### Texte cité:

:::::

5.                  la marque visée par la demande n’est pas distinctive de la requérante parce qu’elle ne distinguera pas car [sic] elle n’est pas adaptée à distinguer les marchandises en liaison avec lesquelles la requérante envisage de l’utiliser, des marchandises d’autrui, en particulier les marchandises en liaison avec lesquelles l’opposante a antérieurement enregistré, demandé à faire enregistrer et employé sa famille de marques de commerce au Canada.

:::::

### Tâches de l'exercice:
1. Répondez à ces questions à partir du texte cité.
(a) De qui la marque visée par la demande n'est-elle pas distinctive ?
(b) À quoi cette marque n'est-elle pas adaptée ?
(c) Dans quel pays l'opposante a-t-elle employé sa famille de marques de commerce ?
2. Restituez le passage du texte cité compris entre « 5.                  la marque » et « commerce au Canada. », bornes incluses.
3. Énumérez toutes les actions que, d'après le texte cité, l'opposante a antérieurement accomplies à l'égard de sa famille de marques de commerce.

(Fiches d'étiquetage de régions)
:::::

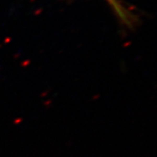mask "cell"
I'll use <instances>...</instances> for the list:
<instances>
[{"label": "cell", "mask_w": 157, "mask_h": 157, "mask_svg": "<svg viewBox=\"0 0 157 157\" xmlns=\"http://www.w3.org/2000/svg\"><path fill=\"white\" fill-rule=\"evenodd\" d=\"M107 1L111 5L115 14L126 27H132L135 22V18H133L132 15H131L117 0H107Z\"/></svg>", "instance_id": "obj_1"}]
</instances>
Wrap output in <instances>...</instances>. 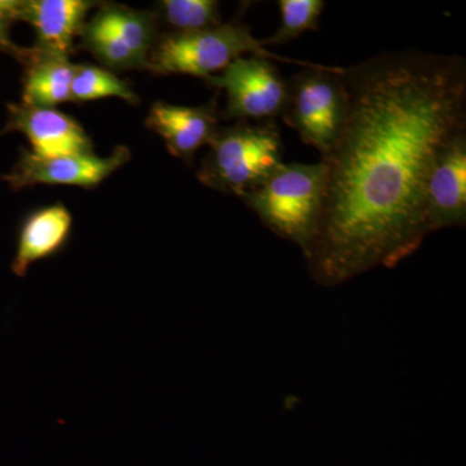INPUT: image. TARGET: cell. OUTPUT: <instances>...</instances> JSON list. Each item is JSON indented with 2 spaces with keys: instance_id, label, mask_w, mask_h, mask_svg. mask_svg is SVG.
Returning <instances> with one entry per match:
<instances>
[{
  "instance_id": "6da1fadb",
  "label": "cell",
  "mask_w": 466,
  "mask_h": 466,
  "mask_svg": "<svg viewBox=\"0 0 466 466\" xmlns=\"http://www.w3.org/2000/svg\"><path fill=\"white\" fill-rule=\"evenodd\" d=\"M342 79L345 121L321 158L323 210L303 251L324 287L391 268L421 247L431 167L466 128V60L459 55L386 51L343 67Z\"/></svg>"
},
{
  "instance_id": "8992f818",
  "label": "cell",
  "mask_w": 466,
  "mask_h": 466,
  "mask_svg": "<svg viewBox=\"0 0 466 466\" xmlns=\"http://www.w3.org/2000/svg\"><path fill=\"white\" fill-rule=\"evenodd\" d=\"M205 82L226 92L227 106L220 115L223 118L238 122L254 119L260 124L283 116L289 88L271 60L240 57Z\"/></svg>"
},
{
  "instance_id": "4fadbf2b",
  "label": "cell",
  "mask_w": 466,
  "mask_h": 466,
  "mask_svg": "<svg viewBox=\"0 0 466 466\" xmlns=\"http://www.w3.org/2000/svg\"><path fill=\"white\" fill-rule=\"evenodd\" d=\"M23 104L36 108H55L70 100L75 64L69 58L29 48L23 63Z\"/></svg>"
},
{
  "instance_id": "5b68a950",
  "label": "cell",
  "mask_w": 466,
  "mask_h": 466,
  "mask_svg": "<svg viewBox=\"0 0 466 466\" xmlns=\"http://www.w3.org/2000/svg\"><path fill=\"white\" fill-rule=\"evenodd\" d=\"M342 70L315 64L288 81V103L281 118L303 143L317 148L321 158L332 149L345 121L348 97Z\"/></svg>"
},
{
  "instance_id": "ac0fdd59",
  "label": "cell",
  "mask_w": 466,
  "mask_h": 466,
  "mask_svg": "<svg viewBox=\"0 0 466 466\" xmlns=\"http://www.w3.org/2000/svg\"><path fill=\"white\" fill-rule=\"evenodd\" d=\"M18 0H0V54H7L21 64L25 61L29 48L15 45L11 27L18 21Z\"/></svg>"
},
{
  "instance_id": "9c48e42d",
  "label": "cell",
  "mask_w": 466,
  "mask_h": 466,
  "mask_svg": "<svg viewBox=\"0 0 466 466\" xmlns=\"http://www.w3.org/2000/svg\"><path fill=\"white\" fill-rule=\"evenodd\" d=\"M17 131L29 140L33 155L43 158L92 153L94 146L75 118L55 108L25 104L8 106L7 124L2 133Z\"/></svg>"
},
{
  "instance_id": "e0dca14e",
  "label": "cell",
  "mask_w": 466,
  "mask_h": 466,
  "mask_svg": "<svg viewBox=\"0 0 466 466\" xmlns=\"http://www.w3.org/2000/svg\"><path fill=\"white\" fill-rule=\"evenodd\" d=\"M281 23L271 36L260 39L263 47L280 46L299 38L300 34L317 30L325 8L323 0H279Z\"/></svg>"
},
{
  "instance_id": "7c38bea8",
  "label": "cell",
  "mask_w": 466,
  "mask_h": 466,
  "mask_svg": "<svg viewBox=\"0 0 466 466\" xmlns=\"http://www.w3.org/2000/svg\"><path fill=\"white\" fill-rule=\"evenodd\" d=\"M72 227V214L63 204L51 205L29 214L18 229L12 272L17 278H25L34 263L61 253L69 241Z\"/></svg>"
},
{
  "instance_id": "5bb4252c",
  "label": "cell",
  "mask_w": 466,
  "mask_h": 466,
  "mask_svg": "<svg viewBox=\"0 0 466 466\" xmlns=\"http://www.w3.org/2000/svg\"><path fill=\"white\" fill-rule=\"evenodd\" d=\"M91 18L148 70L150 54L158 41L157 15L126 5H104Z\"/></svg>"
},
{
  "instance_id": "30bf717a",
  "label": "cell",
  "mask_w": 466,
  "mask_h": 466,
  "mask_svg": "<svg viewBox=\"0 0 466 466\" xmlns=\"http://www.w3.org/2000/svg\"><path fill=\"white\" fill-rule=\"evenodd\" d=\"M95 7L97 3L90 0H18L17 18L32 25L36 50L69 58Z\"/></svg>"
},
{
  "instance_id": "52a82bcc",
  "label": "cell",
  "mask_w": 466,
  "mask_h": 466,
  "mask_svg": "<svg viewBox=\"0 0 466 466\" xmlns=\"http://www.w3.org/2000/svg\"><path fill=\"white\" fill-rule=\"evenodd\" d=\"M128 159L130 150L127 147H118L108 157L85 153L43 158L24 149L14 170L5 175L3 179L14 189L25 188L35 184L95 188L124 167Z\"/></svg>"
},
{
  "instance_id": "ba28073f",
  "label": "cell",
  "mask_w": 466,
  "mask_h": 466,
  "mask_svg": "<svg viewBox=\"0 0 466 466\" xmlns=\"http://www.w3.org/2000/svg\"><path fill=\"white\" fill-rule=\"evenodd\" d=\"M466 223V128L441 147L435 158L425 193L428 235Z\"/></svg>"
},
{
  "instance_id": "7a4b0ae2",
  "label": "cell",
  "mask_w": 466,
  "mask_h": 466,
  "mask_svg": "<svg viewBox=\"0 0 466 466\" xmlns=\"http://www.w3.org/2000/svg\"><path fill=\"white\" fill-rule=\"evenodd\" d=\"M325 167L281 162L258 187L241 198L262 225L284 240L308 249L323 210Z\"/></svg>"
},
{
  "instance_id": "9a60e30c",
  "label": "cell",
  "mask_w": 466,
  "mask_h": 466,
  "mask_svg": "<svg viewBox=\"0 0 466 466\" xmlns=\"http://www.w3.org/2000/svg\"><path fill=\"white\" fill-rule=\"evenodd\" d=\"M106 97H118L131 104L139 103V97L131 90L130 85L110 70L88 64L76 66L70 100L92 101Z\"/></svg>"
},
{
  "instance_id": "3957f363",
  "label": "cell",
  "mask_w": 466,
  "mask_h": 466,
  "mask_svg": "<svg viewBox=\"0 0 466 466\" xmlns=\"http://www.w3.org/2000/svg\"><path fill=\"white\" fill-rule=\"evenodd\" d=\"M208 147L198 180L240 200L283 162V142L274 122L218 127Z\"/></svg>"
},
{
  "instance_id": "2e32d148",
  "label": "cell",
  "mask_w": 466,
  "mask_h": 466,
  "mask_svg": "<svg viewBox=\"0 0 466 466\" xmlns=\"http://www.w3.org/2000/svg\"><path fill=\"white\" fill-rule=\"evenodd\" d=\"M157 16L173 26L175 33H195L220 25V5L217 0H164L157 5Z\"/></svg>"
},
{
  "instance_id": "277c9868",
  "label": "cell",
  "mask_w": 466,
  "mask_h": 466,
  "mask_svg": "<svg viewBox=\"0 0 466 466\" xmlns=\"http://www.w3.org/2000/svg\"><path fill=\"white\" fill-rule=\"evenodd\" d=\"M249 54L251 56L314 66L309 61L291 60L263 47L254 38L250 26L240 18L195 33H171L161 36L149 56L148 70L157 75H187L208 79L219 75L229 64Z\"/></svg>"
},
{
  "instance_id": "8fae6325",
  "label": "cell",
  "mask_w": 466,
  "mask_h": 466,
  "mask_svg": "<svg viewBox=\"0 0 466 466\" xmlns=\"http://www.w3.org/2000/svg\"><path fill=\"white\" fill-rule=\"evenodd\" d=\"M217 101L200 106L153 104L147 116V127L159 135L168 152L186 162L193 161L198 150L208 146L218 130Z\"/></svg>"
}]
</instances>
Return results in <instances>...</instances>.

:::::

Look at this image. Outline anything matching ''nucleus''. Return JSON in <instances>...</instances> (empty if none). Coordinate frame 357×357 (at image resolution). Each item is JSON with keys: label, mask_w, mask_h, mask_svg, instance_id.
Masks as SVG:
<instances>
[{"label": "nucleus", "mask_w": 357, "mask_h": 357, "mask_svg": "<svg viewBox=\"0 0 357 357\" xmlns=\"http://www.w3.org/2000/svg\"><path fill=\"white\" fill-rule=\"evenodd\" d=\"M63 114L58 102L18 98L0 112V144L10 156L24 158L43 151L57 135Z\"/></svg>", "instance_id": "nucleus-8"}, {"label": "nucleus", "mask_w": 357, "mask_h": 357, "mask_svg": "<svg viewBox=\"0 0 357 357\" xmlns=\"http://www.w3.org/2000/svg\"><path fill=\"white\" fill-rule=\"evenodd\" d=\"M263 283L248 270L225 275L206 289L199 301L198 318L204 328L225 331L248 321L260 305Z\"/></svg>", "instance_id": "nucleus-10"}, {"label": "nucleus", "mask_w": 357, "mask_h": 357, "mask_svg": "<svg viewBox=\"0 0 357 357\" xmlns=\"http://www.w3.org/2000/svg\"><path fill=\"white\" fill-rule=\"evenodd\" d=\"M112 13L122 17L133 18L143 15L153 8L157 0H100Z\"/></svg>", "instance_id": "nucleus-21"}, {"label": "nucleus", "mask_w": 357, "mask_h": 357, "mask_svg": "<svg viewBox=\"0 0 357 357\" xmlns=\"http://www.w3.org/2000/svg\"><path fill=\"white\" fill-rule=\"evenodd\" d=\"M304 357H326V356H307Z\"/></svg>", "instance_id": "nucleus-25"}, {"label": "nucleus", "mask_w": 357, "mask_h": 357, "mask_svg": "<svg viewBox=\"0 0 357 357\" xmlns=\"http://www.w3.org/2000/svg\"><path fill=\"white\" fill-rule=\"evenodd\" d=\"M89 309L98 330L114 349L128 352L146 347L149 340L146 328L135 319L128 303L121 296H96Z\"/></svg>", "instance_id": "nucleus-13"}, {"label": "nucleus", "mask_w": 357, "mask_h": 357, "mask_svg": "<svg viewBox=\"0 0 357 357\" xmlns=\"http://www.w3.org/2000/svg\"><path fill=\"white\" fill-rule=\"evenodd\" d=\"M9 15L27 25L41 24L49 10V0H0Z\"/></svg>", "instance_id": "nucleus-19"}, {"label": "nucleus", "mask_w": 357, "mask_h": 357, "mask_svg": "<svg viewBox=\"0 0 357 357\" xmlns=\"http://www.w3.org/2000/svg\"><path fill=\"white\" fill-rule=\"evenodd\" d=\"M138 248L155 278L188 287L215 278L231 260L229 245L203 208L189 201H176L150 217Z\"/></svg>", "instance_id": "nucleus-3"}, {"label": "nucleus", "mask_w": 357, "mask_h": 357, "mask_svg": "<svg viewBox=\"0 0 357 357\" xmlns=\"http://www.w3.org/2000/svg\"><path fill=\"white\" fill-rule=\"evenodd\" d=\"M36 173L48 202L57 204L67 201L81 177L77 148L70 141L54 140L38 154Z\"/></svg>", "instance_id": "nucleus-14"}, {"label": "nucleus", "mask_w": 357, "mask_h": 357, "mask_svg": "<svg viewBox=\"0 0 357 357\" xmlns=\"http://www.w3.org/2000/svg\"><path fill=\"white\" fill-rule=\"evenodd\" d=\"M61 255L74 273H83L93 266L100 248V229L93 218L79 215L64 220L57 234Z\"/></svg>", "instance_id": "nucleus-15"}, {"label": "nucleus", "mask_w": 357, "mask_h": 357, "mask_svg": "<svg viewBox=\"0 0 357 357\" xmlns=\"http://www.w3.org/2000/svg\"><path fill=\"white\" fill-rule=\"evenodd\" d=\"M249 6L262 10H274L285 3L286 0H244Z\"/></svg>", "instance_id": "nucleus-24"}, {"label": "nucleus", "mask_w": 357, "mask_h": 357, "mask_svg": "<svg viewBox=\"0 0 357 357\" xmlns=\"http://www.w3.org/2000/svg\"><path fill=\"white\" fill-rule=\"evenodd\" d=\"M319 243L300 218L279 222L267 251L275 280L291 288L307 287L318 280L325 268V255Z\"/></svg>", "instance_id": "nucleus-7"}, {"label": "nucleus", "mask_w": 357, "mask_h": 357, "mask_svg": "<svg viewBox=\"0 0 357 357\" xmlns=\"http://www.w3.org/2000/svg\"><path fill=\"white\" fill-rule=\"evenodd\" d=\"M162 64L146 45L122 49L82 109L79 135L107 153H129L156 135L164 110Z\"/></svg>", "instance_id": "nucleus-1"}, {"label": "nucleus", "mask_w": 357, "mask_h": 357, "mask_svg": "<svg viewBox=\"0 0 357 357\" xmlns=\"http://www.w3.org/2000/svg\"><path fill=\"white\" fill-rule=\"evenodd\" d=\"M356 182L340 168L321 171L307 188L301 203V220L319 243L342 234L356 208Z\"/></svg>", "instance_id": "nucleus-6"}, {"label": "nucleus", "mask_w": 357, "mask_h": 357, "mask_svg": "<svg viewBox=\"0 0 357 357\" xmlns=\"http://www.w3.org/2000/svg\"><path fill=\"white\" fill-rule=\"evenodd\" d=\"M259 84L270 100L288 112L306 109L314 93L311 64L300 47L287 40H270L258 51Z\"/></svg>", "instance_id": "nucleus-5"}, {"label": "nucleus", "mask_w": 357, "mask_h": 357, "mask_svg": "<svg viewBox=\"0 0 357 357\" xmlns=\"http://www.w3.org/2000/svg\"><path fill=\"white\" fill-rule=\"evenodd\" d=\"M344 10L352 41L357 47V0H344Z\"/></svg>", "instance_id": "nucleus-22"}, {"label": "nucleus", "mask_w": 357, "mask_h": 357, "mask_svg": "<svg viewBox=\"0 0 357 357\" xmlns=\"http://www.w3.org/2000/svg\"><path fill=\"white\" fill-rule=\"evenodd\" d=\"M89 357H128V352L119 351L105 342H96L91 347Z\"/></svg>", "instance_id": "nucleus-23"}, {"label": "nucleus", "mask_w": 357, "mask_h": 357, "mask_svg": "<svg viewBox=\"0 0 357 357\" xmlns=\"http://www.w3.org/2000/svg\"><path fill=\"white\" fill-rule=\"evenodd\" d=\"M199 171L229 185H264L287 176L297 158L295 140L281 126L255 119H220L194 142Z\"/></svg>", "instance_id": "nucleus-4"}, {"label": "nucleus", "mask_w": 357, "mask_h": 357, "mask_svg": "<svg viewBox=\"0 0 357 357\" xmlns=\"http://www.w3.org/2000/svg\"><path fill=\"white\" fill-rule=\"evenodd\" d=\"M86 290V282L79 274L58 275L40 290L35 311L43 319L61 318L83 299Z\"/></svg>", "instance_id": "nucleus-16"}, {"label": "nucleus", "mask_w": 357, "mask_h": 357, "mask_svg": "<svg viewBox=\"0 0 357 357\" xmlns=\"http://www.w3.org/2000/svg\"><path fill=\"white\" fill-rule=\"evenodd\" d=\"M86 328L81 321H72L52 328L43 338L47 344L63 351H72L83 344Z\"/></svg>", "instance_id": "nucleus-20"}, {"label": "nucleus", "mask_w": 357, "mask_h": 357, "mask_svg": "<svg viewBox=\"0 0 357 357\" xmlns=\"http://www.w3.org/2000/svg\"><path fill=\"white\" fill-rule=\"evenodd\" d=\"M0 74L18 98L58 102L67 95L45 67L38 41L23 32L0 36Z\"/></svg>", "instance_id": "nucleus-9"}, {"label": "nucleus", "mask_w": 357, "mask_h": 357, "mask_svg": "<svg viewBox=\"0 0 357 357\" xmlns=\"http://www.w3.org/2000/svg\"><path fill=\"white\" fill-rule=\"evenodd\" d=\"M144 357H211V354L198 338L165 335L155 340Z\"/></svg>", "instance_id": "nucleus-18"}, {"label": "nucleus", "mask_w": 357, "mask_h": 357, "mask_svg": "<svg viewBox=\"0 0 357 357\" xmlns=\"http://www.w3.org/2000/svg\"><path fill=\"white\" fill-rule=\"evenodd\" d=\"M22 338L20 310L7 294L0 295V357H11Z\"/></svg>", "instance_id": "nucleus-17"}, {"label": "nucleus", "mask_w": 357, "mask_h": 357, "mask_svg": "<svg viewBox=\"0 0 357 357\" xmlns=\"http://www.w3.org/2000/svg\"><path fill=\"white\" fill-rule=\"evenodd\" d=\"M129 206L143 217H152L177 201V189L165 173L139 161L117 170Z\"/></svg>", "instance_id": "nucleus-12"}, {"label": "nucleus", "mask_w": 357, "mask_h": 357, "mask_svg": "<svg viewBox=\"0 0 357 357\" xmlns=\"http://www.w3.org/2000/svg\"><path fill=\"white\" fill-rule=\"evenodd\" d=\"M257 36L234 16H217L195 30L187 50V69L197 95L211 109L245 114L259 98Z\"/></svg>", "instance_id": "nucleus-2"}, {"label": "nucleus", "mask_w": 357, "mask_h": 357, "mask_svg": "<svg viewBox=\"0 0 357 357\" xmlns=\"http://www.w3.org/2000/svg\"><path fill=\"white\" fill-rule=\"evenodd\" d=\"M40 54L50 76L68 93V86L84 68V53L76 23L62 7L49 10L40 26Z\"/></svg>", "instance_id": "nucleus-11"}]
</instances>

:::::

### Réponses complètes:
1.
(a) De la requérante.
(b) À distinguer les marchandises en liaison avec lesquelles la requérante envisage de l'utiliser des marchandises d'autrui.
(c) Au Canada.

2.
5.                  la marque visée par la demande n’est pas distinctive de la requérante parce qu’elle ne distinguera pas car [sic] elle n’est pas adaptée à distinguer les marchandises en liaison avec lesquelles la requérante envisage de l’utiliser, des marchandises d’autrui, en particulier les marchandises en liaison avec lesquelles l’opposante a antérieurement enregistré, demandé à faire enregistrer et employé sa famille de marques de commerce au Canada.

3.
enregistré
demandé à faire enregistrer
employé